Department of Cell Biology and Physiology, Brigham Young University, Provo, UT 84602, USA.
Sansum Diabetes Research Institute, Santa Barbara, CA 93105, USA.
Int J Mol Sci. 2024 Jun 25;25(13):6921. doi: 10.3390/ijms25136921.
A complication of reducing sugars is that they can undergo Maillard chemical reactions, forming advanced glycation end-products (AGEs) that can induce oxidative stress and inflammation via engagements with the main receptor for AGEs (RAGE) in various tissues. Certain sugars, such as glucose and fructose, are well known to cause AGE formation. Recently, allulose has emerged as a rare natural sugar that is an epimer of fructose and which is of low caloric content that is minimally metabolized, leading to it being introduced as a low-calorie sugar alternative. However, the relative ability of allulose to generate AGEs compared to glucose and fructose is not known. Here we assess the accumulation of AGEs in cell-free, in vitro, and in vivo conditions in response to allulose and compare it to glycation mediated by glucose or fructose. AGEs were quantified in cell-free samples, cell culture media and lysates, and rat serum with glycation-specific ELISAs. In cell-free conditions, we observed concentration and time-dependent increases in AGEs when bovine serum albumin (BSA) was incubated with glucose or fructose and significantly less glycation when incubated with allulose. AGEs were significantly elevated when pulmonary alveolar type II-like cells were co-incubated with glucose or fructose; however, significantly less AGEs were detected when cells were exposed to allulose. AGE quantification in serum obtained from rats fed a high-fat, low-carb (HFLC) Western diet for 2 weeks revealed significantly less glycation in animals co-administered allulose compared to those exposed to stevia. These results suggest allulose is associated with less AGE formation compared to fructose or glucose, and support its safety as a low-calorie sugar alternative.
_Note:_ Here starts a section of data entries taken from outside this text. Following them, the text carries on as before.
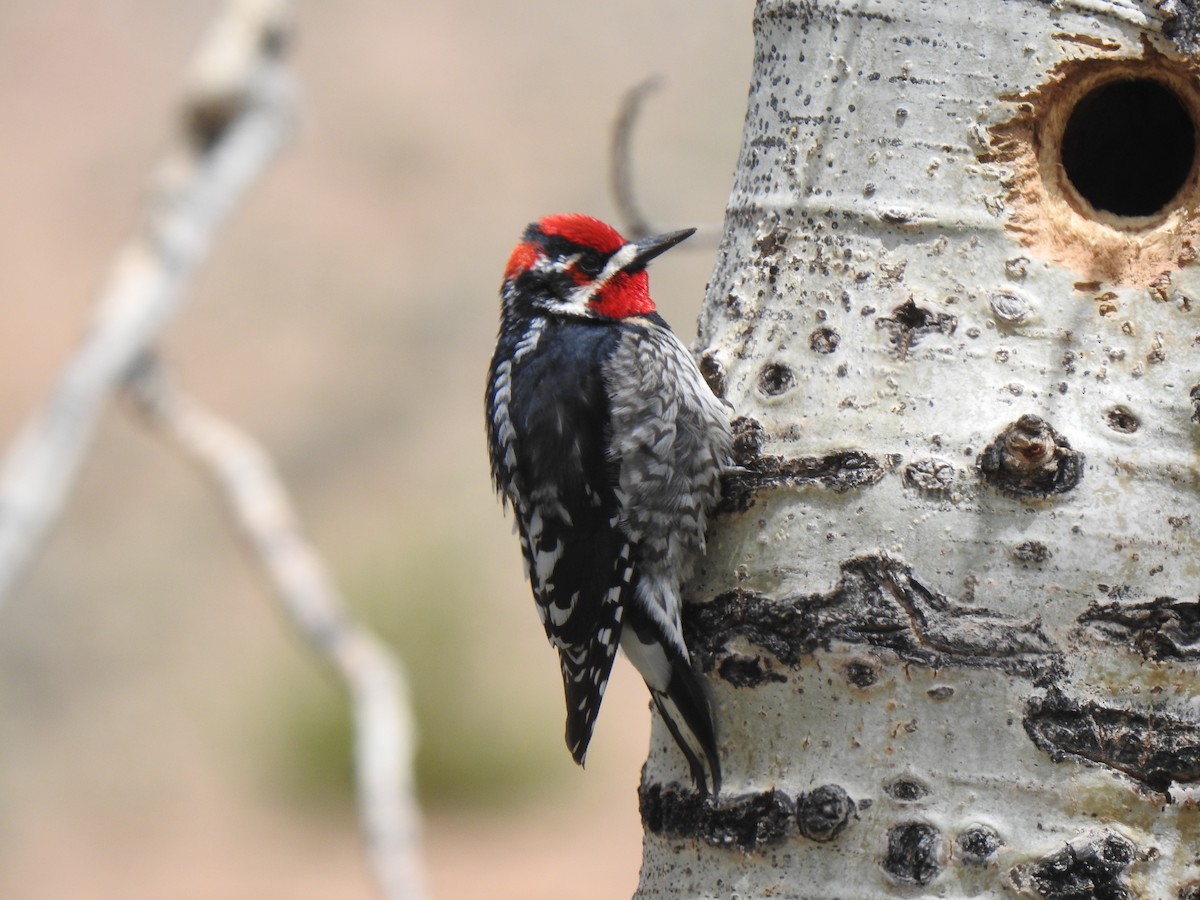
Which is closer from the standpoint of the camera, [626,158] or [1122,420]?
[1122,420]

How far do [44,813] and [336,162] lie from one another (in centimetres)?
616

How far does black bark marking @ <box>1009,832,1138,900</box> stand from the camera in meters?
1.63

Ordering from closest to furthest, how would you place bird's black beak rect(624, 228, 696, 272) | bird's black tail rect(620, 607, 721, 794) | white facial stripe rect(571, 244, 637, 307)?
bird's black tail rect(620, 607, 721, 794)
bird's black beak rect(624, 228, 696, 272)
white facial stripe rect(571, 244, 637, 307)

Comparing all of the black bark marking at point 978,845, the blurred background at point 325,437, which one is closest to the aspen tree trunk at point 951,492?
the black bark marking at point 978,845

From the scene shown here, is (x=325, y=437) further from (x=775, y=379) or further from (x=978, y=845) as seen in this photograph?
(x=978, y=845)

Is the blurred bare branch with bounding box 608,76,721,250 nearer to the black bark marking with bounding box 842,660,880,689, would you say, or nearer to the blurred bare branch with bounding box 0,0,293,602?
the blurred bare branch with bounding box 0,0,293,602

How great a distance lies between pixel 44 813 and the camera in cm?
947

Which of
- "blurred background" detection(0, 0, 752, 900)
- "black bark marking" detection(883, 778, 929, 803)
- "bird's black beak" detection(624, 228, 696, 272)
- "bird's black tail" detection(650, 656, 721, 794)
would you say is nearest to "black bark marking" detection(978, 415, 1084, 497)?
"black bark marking" detection(883, 778, 929, 803)

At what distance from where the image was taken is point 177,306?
2346 mm

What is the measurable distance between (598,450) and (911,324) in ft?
2.55

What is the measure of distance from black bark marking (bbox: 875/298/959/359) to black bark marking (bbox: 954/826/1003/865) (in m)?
0.58

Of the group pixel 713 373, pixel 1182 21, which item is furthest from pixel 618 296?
pixel 1182 21

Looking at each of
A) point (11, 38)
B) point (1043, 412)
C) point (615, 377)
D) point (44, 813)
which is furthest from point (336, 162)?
point (1043, 412)

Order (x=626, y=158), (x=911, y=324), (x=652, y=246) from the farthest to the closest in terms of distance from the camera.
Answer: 1. (x=626, y=158)
2. (x=652, y=246)
3. (x=911, y=324)
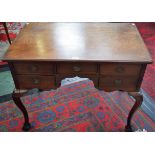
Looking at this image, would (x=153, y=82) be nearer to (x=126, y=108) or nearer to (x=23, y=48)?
(x=126, y=108)

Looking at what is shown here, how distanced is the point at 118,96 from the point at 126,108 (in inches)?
8.5

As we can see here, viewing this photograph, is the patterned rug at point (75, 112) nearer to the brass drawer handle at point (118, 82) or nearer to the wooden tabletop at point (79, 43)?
the brass drawer handle at point (118, 82)

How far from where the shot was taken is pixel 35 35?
65.9 inches

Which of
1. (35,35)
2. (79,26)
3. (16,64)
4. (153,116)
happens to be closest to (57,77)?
(16,64)

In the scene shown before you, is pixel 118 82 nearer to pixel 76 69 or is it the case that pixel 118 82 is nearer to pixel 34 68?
pixel 76 69

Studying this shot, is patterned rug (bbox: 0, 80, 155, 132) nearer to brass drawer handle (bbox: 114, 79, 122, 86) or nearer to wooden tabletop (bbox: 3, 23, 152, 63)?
brass drawer handle (bbox: 114, 79, 122, 86)

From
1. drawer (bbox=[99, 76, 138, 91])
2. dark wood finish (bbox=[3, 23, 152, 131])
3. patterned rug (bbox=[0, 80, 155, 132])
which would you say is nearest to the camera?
dark wood finish (bbox=[3, 23, 152, 131])

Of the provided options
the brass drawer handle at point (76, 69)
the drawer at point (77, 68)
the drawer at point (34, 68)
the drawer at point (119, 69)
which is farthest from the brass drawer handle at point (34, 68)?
the drawer at point (119, 69)

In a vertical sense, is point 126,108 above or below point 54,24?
below

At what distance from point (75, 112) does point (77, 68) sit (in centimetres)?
81

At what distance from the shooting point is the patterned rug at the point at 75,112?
1.94 metres

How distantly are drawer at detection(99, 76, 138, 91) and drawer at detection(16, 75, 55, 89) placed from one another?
0.43 metres

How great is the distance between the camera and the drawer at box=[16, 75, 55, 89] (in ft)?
4.98

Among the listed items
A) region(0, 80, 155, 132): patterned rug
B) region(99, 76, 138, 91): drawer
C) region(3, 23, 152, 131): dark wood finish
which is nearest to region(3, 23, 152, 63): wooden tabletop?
region(3, 23, 152, 131): dark wood finish
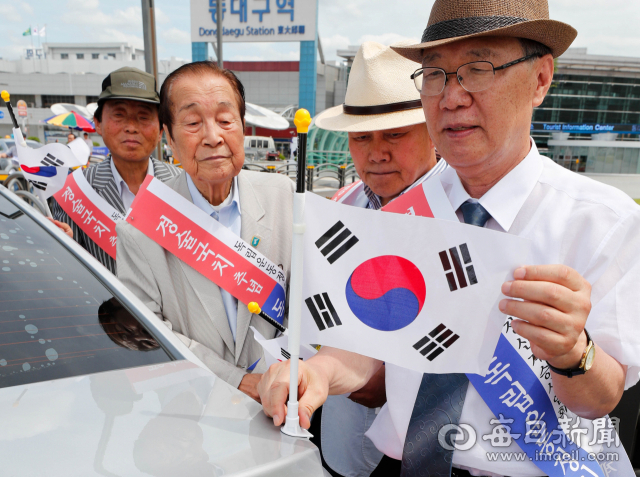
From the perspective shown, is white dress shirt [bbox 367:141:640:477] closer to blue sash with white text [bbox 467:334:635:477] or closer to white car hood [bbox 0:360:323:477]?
blue sash with white text [bbox 467:334:635:477]

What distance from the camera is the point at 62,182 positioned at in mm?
3646

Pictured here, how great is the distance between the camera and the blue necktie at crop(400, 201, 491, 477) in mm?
1374

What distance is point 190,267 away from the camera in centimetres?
211

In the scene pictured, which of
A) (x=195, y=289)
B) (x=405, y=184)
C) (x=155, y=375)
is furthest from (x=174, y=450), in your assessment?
(x=405, y=184)

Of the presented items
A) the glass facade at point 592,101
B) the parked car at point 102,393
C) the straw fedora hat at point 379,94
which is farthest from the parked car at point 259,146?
the parked car at point 102,393

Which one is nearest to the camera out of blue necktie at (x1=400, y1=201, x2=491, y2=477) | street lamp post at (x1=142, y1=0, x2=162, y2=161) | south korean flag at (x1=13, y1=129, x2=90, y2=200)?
blue necktie at (x1=400, y1=201, x2=491, y2=477)

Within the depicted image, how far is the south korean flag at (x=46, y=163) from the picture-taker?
366 cm

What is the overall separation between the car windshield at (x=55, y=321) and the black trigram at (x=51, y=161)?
212cm

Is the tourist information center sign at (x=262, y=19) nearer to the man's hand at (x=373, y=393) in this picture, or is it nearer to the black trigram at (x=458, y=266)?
the man's hand at (x=373, y=393)

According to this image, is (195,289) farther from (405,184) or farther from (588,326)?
(588,326)

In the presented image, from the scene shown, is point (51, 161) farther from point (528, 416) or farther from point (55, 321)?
point (528, 416)

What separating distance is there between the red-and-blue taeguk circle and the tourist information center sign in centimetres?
3289

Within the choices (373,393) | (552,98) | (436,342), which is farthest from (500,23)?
(552,98)

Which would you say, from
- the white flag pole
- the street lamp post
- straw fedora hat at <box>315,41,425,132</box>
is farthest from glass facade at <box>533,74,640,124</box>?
the white flag pole
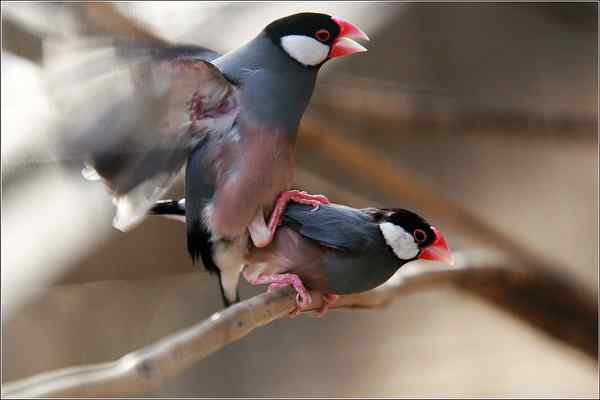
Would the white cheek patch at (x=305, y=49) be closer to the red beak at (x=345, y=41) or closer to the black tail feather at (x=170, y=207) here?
the red beak at (x=345, y=41)

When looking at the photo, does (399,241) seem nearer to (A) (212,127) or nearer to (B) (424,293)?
(A) (212,127)

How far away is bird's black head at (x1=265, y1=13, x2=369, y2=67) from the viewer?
21.5 inches

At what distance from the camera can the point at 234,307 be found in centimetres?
55

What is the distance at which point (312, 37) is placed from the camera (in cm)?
55

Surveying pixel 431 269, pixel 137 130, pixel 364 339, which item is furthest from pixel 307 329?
pixel 137 130

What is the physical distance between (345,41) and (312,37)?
0.09ft

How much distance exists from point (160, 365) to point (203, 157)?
14 cm

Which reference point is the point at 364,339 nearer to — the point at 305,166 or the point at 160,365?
the point at 305,166

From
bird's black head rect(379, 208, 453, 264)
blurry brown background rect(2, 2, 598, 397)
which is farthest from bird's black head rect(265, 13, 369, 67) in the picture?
blurry brown background rect(2, 2, 598, 397)

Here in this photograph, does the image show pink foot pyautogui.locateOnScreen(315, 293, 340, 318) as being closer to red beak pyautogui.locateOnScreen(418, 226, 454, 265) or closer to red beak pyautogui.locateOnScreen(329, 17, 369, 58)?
red beak pyautogui.locateOnScreen(418, 226, 454, 265)

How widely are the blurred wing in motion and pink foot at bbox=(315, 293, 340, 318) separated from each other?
163 millimetres

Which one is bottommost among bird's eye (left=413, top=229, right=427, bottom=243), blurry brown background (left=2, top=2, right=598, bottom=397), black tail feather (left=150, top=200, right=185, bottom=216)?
blurry brown background (left=2, top=2, right=598, bottom=397)

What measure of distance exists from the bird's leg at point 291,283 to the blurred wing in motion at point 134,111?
0.37 ft

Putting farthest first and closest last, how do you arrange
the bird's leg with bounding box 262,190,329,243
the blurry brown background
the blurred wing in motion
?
the blurry brown background
the bird's leg with bounding box 262,190,329,243
the blurred wing in motion
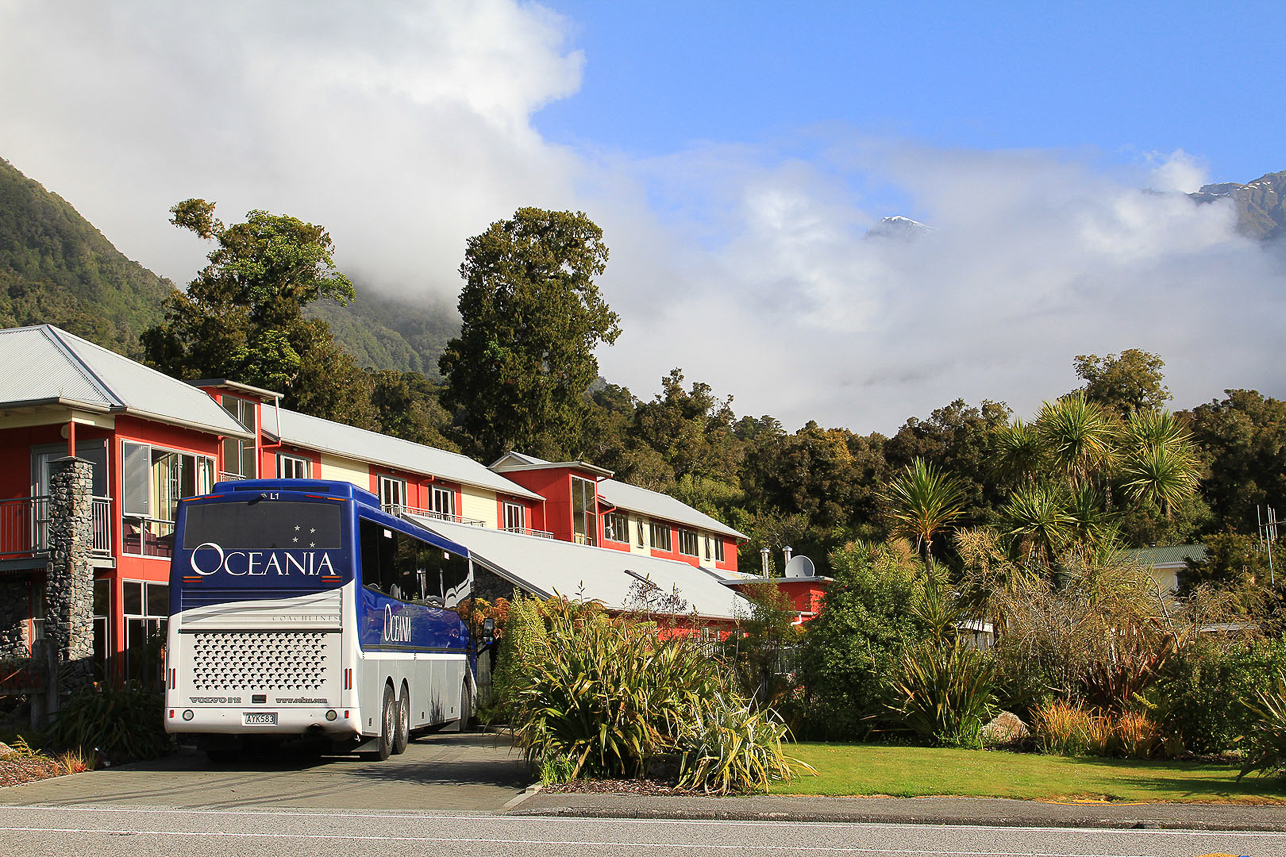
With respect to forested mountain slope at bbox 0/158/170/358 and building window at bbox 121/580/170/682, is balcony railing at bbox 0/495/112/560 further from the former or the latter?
forested mountain slope at bbox 0/158/170/358

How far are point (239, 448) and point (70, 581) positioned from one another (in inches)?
310

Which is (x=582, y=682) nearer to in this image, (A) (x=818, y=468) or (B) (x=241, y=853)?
(B) (x=241, y=853)

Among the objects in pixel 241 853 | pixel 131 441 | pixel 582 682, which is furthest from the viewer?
pixel 131 441

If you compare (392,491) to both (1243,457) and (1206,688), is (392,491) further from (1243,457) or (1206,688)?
(1243,457)

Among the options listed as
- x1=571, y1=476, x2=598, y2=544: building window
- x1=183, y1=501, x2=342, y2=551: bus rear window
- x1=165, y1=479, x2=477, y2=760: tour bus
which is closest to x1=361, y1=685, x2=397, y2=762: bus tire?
x1=165, y1=479, x2=477, y2=760: tour bus

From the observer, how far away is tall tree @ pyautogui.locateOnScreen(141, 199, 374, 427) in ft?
156

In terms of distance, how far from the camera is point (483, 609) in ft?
80.4

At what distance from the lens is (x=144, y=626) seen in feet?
77.7

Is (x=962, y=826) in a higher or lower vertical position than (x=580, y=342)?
lower

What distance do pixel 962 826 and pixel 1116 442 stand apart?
20.0 m

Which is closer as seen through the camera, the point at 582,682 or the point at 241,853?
the point at 241,853

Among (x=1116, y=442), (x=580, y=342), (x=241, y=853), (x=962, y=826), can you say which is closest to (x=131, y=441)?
(x=241, y=853)

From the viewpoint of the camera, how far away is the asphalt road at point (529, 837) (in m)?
9.68

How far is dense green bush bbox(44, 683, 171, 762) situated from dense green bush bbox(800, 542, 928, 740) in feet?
36.5
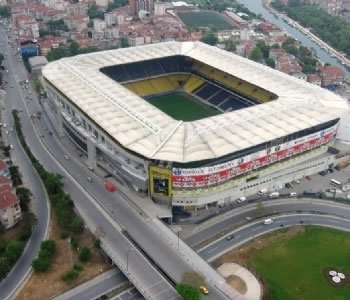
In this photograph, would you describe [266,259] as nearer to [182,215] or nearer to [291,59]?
[182,215]

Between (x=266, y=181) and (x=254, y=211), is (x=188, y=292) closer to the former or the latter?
(x=254, y=211)

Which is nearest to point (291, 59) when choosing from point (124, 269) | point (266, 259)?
point (266, 259)

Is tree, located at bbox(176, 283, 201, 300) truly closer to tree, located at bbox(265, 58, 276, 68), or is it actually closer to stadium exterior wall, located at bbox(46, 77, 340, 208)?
stadium exterior wall, located at bbox(46, 77, 340, 208)

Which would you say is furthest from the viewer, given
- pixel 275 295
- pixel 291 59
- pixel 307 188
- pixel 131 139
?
pixel 291 59

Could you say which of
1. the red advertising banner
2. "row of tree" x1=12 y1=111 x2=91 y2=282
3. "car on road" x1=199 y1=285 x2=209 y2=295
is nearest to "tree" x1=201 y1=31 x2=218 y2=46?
the red advertising banner

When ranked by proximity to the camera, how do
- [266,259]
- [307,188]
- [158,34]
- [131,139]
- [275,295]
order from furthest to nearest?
[158,34] < [307,188] < [131,139] < [266,259] < [275,295]

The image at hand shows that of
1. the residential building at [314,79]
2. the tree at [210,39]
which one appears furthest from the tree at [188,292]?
the tree at [210,39]

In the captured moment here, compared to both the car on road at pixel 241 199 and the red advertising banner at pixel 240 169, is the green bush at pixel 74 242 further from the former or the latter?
the car on road at pixel 241 199
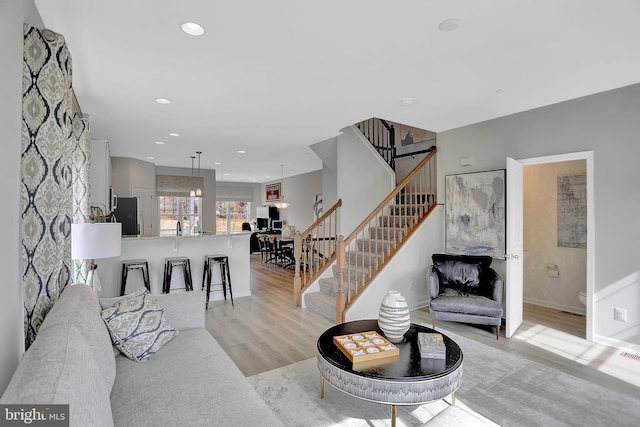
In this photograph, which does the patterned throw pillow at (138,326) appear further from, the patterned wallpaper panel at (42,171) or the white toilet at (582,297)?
the white toilet at (582,297)

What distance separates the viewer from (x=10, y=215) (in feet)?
4.80

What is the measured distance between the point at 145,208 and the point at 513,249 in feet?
26.0

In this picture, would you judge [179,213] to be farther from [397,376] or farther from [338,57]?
[397,376]

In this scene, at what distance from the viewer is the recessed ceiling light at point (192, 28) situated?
7.07 ft

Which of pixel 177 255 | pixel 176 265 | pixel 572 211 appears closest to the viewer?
pixel 572 211

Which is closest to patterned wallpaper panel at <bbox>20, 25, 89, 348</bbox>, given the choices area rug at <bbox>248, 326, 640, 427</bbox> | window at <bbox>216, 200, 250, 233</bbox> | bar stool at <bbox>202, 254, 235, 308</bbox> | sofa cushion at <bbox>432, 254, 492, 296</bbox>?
area rug at <bbox>248, 326, 640, 427</bbox>

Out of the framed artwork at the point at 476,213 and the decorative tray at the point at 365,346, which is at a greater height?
the framed artwork at the point at 476,213

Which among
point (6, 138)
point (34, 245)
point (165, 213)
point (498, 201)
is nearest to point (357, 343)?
point (34, 245)

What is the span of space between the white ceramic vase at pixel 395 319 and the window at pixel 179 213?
8.45 metres

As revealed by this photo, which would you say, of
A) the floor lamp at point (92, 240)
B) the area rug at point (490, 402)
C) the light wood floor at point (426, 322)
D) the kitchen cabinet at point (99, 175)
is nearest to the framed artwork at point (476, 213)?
the light wood floor at point (426, 322)

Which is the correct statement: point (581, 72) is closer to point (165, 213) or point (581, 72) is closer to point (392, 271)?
point (392, 271)

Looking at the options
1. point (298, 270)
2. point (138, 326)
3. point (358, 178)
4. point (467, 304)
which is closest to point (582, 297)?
point (467, 304)

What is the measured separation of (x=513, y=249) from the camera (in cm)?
374

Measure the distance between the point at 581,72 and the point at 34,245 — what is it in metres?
4.34
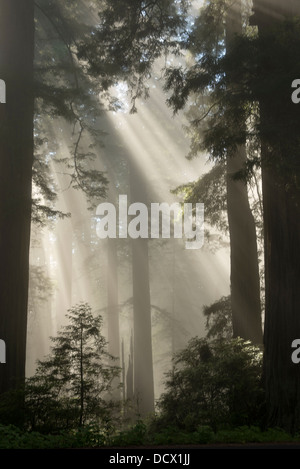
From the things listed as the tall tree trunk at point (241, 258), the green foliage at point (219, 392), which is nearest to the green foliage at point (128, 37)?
the tall tree trunk at point (241, 258)

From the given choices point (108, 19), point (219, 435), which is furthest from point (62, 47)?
point (219, 435)

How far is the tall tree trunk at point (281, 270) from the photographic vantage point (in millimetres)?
8914

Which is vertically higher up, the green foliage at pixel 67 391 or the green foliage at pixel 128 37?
the green foliage at pixel 128 37

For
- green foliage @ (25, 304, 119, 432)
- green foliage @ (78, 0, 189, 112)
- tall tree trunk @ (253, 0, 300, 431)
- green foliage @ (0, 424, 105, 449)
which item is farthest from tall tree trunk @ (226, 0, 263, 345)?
green foliage @ (0, 424, 105, 449)

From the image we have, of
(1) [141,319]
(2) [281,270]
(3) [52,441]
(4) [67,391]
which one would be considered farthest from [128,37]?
(1) [141,319]

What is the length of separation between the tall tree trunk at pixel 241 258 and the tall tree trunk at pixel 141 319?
1230 cm

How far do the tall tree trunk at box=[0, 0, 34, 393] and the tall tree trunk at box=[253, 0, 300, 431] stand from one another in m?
4.75

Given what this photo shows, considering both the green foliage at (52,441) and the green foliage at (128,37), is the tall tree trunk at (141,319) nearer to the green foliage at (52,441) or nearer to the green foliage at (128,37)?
the green foliage at (128,37)

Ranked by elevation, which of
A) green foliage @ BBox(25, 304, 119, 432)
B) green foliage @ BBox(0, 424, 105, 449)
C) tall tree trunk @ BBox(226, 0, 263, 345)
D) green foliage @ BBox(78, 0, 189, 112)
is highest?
green foliage @ BBox(78, 0, 189, 112)

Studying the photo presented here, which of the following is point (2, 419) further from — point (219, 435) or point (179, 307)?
point (179, 307)

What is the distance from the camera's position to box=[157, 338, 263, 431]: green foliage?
934 centimetres

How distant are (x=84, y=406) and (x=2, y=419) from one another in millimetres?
1574

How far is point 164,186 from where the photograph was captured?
42469mm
还原糖的一个并发症是,它们可以进行美拉德化学反应,形成高级糖基化终产物(AGEs),通过与各种组织中 AGEs 的主要受体(RAGE)结合,诱导氧化应激和炎症。某些糖,如葡萄糖和果糖,众所周知会导致 AGE 的形成。最近,阿洛酮糖作为一种罕见的天然糖脱颖而出,它是果糖的差向异构体,热量低,代谢极少,因此被引入作为低热量糖替代品。然而,阿洛酮糖与葡萄糖和果糖相比生成 AGE 的相对能力尚不清楚。在这里,我们评估了在无细胞、体外和体内条件下,阿洛酮糖对 AGE 积累的反应,并将其与葡萄糖或果糖介导的糖化进行了比较。使用糖化特异性 ELISA 在无细胞样品、细胞培养物培养基和裂解物以及大鼠血清中定量 AGEs。在无细胞条件下,当牛血清白蛋白(BSA)与葡萄糖或果糖孵育时,我们观察到 AGEs 的浓度和时间依赖性增加,而与阿洛酮糖孵育时则显著减少糖化。当肺泡 II 型样细胞与葡萄糖或果糖共孵育时,AGEs 显著升高;然而,当细胞暴露于阿洛酮糖时,检测到的 AGEs 明显减少。从喂食高脂肪、低碳水化合物(HFLC)西方饮食 2 周的大鼠获得的血清中进行 AGE 定量,结果显示与单独摄入甜菊糖相比,同时给予阿洛酮糖的动物的糖化明显减少。这些结果表明,与果糖或葡萄糖相比,阿洛酮糖与较少的 AGE 形成有关,并支持其作为低热量糖替代品的安全性。